= Fundacion Manantiales =

Argentine addiction foundation

Fundacion Manantiales (Manantiales Foundation) is a non-governmental organization, dedicated to the prevention and attendance of addictions. It has 9 seats in Argentina, Uruguay, Brazil and Spain with 14 welfare preventive programs, where around 300 people are daily attended. It was created 16 March 1993, in the city of San Isidro, Province of Buenos Aires (Argentina). It is a consulting member of the OAS and has subscribed an agreement with the UNDCP in Argentina and Uruguay, to offer workshops to prevent drugs in labor areas.
At present, 300 people from the different centers are under treatment.
It has been the organizer in Argentina and Uruguay of the international prevention campaign “Winners don’t use drugs” and “I feel good without drugs” in which many important figures of the political, artistic and business areas joined against the addictions.
Manantiales Foundation created infodroga and infoanorexia, which are telephone information services, 24 hours a day and totally free for all the community. These services have had successful outcomes in the most developed countries and are installed in Buenos Aires and Montevideo (Uruguay).

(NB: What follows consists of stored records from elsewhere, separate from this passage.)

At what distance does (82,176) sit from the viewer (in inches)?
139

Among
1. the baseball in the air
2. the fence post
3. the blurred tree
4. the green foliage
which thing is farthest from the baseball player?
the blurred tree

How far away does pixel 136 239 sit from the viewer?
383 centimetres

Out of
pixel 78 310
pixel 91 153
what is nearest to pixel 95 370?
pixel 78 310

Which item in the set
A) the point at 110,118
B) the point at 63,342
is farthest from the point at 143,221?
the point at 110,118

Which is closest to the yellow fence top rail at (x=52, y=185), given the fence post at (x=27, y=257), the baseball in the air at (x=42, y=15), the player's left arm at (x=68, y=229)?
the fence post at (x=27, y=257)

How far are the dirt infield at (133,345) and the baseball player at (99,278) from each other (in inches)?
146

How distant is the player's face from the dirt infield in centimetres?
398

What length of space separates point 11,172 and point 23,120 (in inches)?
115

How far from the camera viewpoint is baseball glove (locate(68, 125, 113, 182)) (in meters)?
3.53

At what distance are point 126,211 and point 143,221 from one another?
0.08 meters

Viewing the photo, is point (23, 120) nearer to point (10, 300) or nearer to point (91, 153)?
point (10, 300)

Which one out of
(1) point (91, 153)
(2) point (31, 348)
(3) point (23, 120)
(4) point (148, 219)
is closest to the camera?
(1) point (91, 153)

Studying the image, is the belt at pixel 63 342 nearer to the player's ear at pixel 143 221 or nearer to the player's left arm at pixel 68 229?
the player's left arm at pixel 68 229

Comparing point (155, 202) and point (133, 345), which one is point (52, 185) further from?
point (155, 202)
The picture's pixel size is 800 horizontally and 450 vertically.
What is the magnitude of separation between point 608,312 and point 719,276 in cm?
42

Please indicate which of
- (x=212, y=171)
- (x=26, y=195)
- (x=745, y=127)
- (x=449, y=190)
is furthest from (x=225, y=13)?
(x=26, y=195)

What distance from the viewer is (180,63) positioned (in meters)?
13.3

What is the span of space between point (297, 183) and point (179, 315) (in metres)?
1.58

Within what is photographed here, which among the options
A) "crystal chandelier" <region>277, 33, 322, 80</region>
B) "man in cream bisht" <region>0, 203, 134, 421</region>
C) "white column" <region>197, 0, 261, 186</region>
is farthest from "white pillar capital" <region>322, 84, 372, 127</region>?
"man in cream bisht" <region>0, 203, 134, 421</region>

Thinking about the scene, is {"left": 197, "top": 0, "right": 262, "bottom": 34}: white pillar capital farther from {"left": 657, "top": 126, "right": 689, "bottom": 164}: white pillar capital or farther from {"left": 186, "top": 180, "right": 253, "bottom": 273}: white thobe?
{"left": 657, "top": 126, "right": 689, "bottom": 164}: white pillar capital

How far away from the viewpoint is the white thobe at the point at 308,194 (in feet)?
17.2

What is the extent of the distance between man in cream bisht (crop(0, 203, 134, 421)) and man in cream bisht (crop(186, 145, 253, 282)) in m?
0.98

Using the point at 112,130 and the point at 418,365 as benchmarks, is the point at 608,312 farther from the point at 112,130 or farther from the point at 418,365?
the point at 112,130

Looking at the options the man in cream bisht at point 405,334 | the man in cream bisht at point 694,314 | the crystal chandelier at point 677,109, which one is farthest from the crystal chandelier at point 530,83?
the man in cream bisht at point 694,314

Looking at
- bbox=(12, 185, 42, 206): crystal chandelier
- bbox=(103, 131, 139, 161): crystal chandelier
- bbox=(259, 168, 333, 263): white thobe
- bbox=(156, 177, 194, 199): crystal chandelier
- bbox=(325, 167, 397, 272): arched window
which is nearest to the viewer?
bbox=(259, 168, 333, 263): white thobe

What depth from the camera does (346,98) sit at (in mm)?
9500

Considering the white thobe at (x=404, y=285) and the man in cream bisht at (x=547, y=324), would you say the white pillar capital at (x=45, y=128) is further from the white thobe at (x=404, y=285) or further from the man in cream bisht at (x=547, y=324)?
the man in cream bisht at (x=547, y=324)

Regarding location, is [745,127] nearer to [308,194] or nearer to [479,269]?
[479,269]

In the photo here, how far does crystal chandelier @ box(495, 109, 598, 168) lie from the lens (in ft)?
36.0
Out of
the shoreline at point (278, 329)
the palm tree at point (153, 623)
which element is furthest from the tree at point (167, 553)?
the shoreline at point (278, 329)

Manantiales Foundation is the only institution in Argentina and Uruguay, that has recently subscribed an agreement with UNDCP and SESI (Social Service for Industries) from Brazil for the implementation of an international prevention program. This program is directed to institutions, communities and companies. The main objective is to give moral awareness about this problem, trying to find better and healthier choices for life, through the participation and commitment of employers and their employees.